Серый рассвет прополз через решётку, ничуть не оживив склепа, лишь отчётливей стала видна вековая грязь камеры. Уже был хлеб, баланда: половник чего-то сильно вонючего плюхнули через кормушку в миску Вадика, и он бережно понёс её на шконку; «рыбкин суп», говорит. Никто из нас не спал. Остаток ночи и утро Лева с Вадиком провели в религиозных дискуссиях, то и дело обращаясь к небольшой книжечке Нового Завета. Ещё сутки, может быть, простоять смогу. Разве можно здесь привыкнуть?
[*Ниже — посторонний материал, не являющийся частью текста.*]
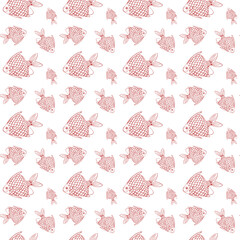 Seamless Pattern with Red fish on White Background. Repeat Pattern Design for Print, Wallpaper, Wrapping Paper, Cover, Textile.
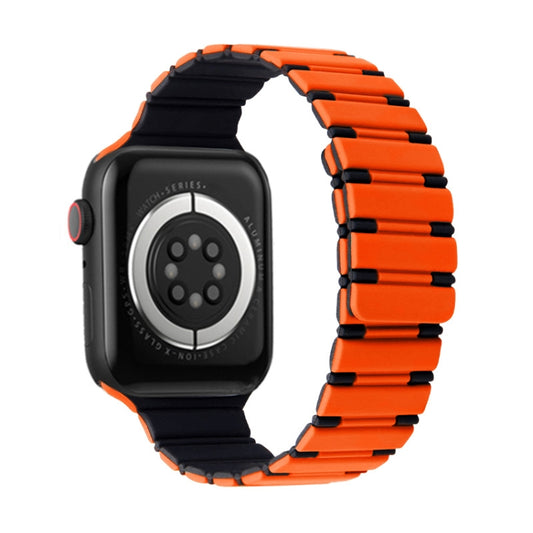 For Apple Watch SE 2022 40mm Two-color Magnetic Silicone Watch Band(Orange Black) by bashfashion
«Гусейнов, Павлов — с вещами». Давай, Вадик, пока. Держись, если сможешь. Вывели из аппендикса, как из канализации: коридоры становятся светлее, и то, что вчера приводило в ужас, сегодня — как избавление. Надолго ли. Что будет дальше? А вот и вовсе чистый коридор и целая толпа таких, как мы. В окошке вызывают пофамильно, выдают миску, ложку, одеяло. Разбили на группы. Нас, человек десять, завели в комнату без окон; вдоль стены лавка. Все молчат. На большинстве лиц — страх. Выделяется один — насмешливый, презрительный и уверенный. Вдруг обращается ко мне:
— Ты на сборке с Бакинским был?
— Да. Откуда знаешь?
— Пересечетесь ещё — скажи: Валера Бакинский здесь. Это я. Меня тоже приняли. Я поисковую пущу. Видел вас на лестнице вместе. Он не знает, что я здесь.
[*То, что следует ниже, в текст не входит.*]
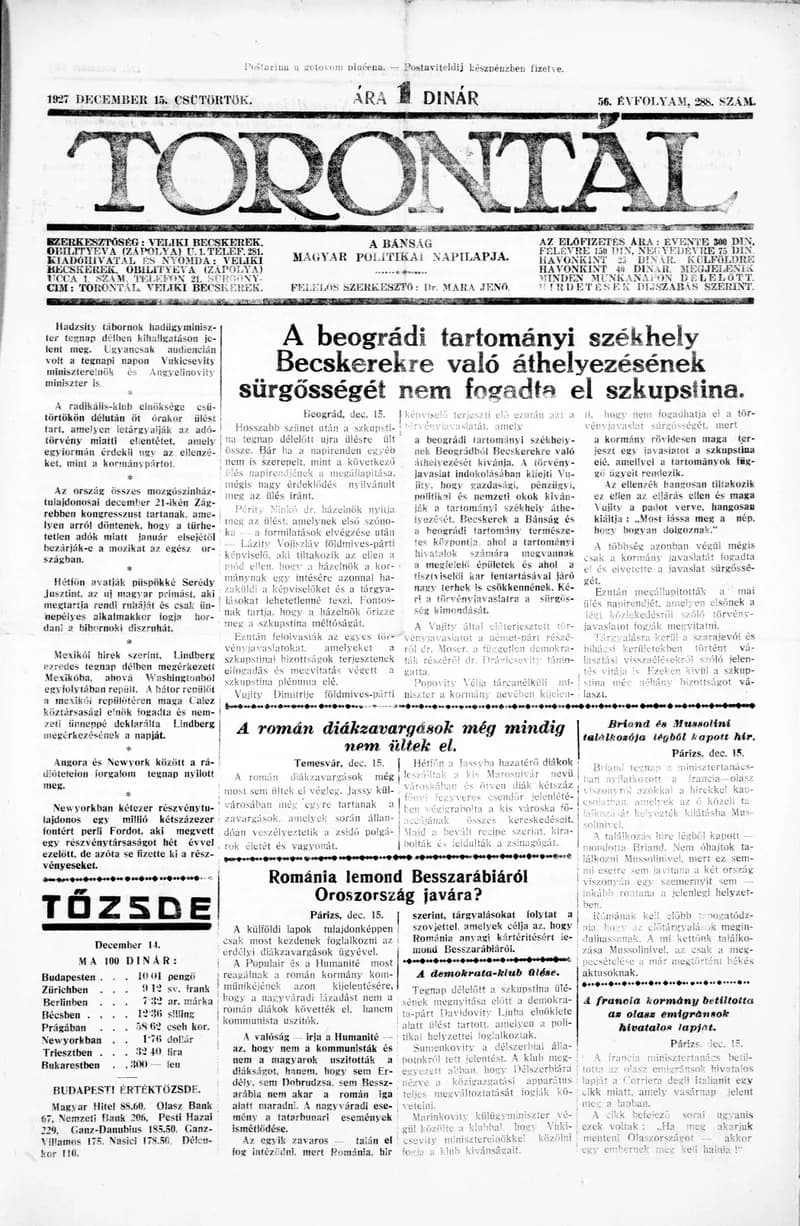 Torontál, 56. évf. 1927. december 15. 288. sz.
— Хорошо. Куда дальше, не знаешь?
— Куда-куда! На общак. Может, на спец.
— А в чем разница?
— На спецу лучше. Там даже занавески бывают.
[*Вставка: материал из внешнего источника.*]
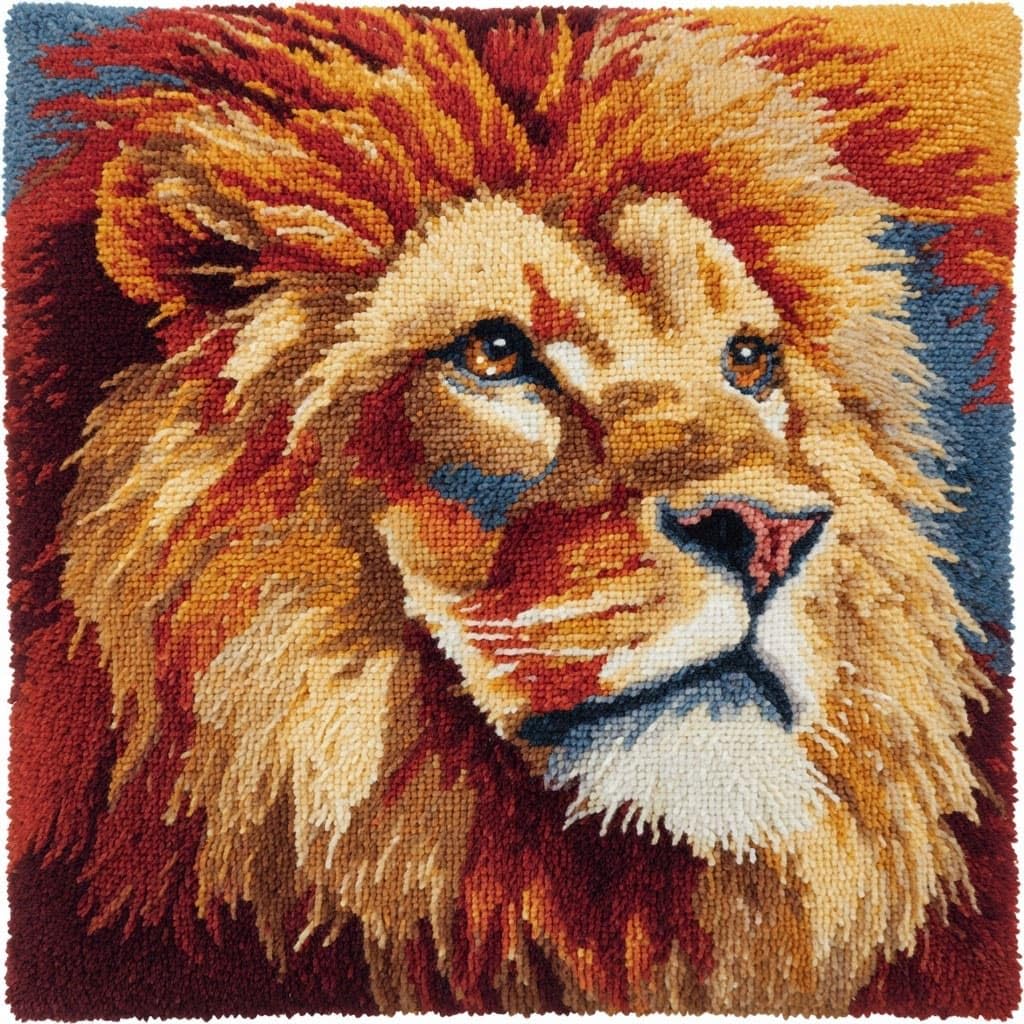 Henypt Cushion Latch Hook Kit,Crochet Kits Lion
«Павлов! С вещами. Пошли». Коридоры, коридоры, вертухай оглушительно хлопает дверьми в переходах,лестница наверх, уже, наверно, этаж четвёртый. Спешу за вертухаем, придерживая рукой сердце, чтобы не выпрыгнуло, и уже не обращаю внимания на боль в голове.
— Командир, идём-то куда?
— Е…. верблюд
Ясность полная: молчание — золото.
Глава 12.
ЛОМОВОЙ КОТ ВАСЯ, ХАТА 228
От окна до окна (в решётках, но со стёклами) — длинный коридор с невольничьим названием «продол», и устрашающего вида двери в рельефном металле, с тросами-ограничителями, двумя глазками, большим и меньшим (в первый как раз пройдёт ствол), не двери, а монстры, за которыми обманчивая тишина. Эти чудовища стоят на пути арестанта, их никогда не открыть и не закрыть самому — гордые швейцары с холуйским нутром сделают это за тебя. Проклятые двери скрипят и лязгают, открываясь тяжело и неохотно, и грохочут захлопываясь, категорически отгораживая арестанта от всего, на что он имеет от рождения право. Одно слово — тормоза. Вот залязгали зубами замки на двери 228, и что там? Страшнее всего неизвестность, с ней смириться труднее всего.